Als Lehrerin an der dänischen Schule in Friedrichstadt arbeite ich täglich mit Menschen, die in der dänischen Minderheit aufwachsen bzw. die dänische Minderheit bewusst gewählt haben. Daher ist es mir besonders wichtig die Kernwerte unserer Minderheit zu schärfen und dabei immer wieder zu betonen, dass wir in Südschleswig eine besondere kulturelle Vielfalt zu bieten haben. Für diese Kernwerte und die Idee einer modernen Minderheitenpolitik, die auch die jungen Wähler anspricht, möchte ich Botschafterin sein.
Neben den Themen, die unmittelbar unsere Minderheiten betreffen, möchte ich mich nachhaltig in der Familien-, Bildungs- und Umweltpolitik einsetzen.  

Dabei ist für mich z. B. die Vereinbarkeit von Familie und Beruf eines der zentralen Themen. Hierbei müssen wir künftig Lösungen anbieten, die auch jungen Müttern und Vätern in der Ausbildung Unterstützung bieten.

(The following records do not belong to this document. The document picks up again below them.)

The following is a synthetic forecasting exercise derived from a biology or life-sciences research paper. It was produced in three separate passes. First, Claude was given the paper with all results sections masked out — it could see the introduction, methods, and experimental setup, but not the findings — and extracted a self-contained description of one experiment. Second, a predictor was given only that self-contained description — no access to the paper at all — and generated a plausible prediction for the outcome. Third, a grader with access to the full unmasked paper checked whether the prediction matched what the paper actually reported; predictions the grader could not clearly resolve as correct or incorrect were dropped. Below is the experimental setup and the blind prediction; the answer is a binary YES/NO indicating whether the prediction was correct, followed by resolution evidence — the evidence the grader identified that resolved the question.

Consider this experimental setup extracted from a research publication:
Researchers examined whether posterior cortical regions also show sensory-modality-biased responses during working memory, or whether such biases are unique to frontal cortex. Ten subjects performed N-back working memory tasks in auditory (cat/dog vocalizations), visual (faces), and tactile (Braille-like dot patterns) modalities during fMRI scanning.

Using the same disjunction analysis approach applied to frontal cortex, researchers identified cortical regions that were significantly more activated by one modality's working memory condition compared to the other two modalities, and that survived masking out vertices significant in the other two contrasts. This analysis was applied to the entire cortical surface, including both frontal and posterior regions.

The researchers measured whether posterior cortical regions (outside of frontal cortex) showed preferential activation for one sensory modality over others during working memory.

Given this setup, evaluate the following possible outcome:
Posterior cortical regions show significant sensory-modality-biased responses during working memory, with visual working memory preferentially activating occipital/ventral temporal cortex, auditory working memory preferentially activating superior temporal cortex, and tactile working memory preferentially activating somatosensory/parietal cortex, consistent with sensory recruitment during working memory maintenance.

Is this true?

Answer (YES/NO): YES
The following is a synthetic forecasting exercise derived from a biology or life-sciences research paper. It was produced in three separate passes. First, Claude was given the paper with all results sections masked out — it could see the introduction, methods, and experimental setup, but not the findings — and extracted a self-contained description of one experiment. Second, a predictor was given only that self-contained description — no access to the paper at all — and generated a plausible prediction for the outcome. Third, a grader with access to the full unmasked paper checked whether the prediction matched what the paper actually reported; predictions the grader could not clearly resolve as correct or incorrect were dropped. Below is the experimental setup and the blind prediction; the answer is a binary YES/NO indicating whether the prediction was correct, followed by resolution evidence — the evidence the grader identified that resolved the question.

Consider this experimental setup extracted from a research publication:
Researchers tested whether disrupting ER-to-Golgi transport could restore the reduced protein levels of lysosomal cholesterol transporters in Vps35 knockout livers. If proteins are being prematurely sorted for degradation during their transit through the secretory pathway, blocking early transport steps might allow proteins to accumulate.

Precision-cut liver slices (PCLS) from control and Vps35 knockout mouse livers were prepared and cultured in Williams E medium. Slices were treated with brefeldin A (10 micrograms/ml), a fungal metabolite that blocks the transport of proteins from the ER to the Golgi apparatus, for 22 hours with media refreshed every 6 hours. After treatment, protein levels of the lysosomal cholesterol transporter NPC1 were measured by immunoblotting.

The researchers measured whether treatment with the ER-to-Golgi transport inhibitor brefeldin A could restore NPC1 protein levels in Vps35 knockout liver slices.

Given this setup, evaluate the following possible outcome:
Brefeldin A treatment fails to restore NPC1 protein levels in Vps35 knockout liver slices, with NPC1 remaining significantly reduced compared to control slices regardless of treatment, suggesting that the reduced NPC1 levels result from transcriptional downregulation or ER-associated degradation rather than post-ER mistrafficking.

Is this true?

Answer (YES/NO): NO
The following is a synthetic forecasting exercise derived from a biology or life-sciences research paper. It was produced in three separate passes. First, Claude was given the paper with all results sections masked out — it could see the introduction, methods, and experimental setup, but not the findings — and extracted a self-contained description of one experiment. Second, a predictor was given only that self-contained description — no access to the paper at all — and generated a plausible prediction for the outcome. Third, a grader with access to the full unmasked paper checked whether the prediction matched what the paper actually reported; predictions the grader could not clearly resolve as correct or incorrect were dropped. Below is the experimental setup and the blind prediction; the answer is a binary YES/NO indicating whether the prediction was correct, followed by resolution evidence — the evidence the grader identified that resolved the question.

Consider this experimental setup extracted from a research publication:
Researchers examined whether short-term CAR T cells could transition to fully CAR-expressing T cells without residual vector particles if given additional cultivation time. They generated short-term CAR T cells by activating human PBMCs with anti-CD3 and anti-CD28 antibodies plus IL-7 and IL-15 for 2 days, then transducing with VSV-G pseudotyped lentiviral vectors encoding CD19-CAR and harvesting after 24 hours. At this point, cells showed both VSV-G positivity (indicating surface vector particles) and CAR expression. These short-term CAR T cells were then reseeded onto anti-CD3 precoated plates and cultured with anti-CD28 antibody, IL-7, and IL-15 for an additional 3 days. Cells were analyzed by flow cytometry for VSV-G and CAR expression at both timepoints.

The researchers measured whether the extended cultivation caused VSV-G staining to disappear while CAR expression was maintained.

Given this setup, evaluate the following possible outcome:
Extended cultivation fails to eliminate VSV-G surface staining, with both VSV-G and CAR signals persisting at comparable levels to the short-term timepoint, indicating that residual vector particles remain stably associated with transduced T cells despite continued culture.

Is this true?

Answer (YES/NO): NO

In unserer Region müssen wir Schulstandorte im ländlichen Raum sichern und Konzepte schaffen, die Bildung auch in Dörfern fördert und damit auch die Daseinsvorsorge stärkt. Kleine Dorfschulen sind tragend für die strukturelle Entwicklung eines Ortes und auch massgebend für die Entwicklung und das Wohlbefinden von Familien, die ihre Lebenswelt nicht nur in den städtischen Ballungszentren suchen. Die wirtschaftliche Struktur unserer Orte kann nur gestärkt werden, wenn hier ganzheitlich denken.

Weiterhin möchte ich mich dafür einsetzen, dass wir die Stärken unseres Landes zwischen den Meeren wieder deutlicher betonen. Neben den erneuerbaren Energien denke ich dabei insbesondere daran, dass wir mehr regional und ökologisch wirtschaften und damit auch die Identität der touristischen Profilregionen zusätzlich aufladen. Viele bestehende Programme zeigen wie man Naturschutz und Tourismus auf moderne Weise zusammendenken und neu interpretieren kann.

Kultur gehört zur Daseinsvorsorge. In Schleswig-Holstein gibt es das Erfolgsmodell der Landestheater GmbH. Dieses Modell muss unbedingt Bestand haben und alle kommunalen kulturpolitischen Akteure müssen in den Dialog eingebunden werden, um flächendeckend ein Kulturangebot zu schaffen, was nach regionalen Gesichtspunkten gestaltet wird.